Lo sciopero è rientrato ma l’accordo è ancora lontano. Da mesi il mondo dei medici è impegnato in una «battaglia» per il rinnovo contrattuale e una riforma del sistema che sta spaccando la categoria. La «coperta» del welfare è ormai molto corta e sempre di più le Regioni pensano a tagli nel settore sanità.
L’origine di tutto sta nella convinzione, da parte dei professionisti, che sia a rischio la stessa sopravvivenza della figura del medico di base.

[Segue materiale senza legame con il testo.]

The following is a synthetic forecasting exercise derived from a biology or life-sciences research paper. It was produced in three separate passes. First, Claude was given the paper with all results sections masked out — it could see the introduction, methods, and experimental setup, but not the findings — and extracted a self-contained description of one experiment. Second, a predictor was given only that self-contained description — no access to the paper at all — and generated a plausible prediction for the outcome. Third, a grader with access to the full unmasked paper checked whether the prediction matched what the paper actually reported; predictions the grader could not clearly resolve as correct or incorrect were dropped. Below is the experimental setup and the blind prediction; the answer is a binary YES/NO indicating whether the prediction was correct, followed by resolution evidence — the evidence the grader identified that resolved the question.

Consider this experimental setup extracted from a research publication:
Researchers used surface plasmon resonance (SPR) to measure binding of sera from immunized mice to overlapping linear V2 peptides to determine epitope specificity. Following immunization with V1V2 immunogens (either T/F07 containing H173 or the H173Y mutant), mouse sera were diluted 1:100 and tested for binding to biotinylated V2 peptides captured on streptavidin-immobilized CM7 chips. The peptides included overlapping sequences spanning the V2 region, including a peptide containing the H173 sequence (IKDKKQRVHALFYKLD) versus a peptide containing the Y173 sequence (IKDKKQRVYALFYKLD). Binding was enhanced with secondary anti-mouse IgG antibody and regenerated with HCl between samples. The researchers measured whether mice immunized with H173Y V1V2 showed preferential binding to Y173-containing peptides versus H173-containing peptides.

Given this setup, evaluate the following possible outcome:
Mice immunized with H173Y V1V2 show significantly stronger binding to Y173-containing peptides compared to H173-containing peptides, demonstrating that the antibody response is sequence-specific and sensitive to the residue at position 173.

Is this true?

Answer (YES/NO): NO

Per questo è partita la campagna «Io non vado col primo che capita. Il mio medico di famiglia lo scelgo io». Con la gestione della sanità in mano alle regioni (costrette a tagli di bilancio), il paziente, temono i medici, potrebbe infatti trovarsi a scegliere soltanto la struttura di riferimento per l’assistenza della medicina di base e non più il nome del professionista.
La sfida
«È in atto un’enorme trasformazione della nostra società — avverte Salvo Calì, presidente nazionale del sindacato dei medici italiani —. Tutti concordiamo su un’evidenza epidemiologica: è mutata la domanda di salute, la popolazione anziana è in crescita esponenziale e con essa l’impatto delle cronicità e delle malattie invalidanti, un altro fattore è l’aumento della povertà e, quindi, il riemergere di vecchie patologie, a causa della crisi economica. Quindi, è in discussione la centralità del paziente, della prevenzione e della sua malattia, ma anche la necessità di una riorganizzazione dei servizi sanitari e socio-assistenziali, una ridefinizione dell’ospedalità e delle cure primarie. Di fronte a questa sfida epocale cosa fa la politica? Cambia tutto per non cambiare niente. Solo alcuni esempi: invece di puntare con le aggregazioni sulla risposta funzionale si punta a strutture rigide, rimane oscura la messa in rete delle professionalità operanti sul territorio, non si chiarisce come si dovranno interfacciare la continuità dell’assistenza e l’emergenza-urgenza. Si punta sul ruolo unico, ma senza tempo pieno, non si precisa il futuro degli attuali ambulatori di medicina generale».
Le proposte
L’intenzione delle Regioni è quella di creare delle aggregazioni funzionali territoriali, una sorta di maxi-ambulatori dove gli specialisti assisteranno a turno i pazienti con il rischio che così (sostengono i sindacati ) venga abolito il medico di famiglia. «Non è un problema che riguarda solo noi — afferma il segretario nazionale dei medici di famiglia Fimmg Giacomo Milillo —. La cosa più a rischio, e per cui protestiamo, è la scomparsa del Servizio sanitario nazionale. Sostanzialmente si sta abolendo il medico di famiglia e la possibilità di scelta del cittadino. Non firmerò una convenzione che vuole abolire il medico di famiglia».
Il governo però ha riaperto la trattativa e sembrerebbe pronto al dialogo. «D’accordo, ma serve un nuovo strumento normativo che preveda il ruolo unico e il tempo pieno — sostiene Calì —. Un contratto che consenta di superare l’attuale divisione tra dirigenti e convenzionati e di sconfiggere il precariato endemico del nostro Servizio sanitario nazionale. Il contratto unico dei medici italiani, a tutele crescenti, può essere la strada per rottamare una situazione ormai ingovernabile, figlia della cultura del secolo scorso, che oltretutto sta trasformando, tra blocchi dei contratti e del turn over, e convenzioni a perdere, gli ospedalieri in precari a tempo. E i medici di famiglia da parasubordinati in para-dipendenti di serie B, senza diritti e tutele».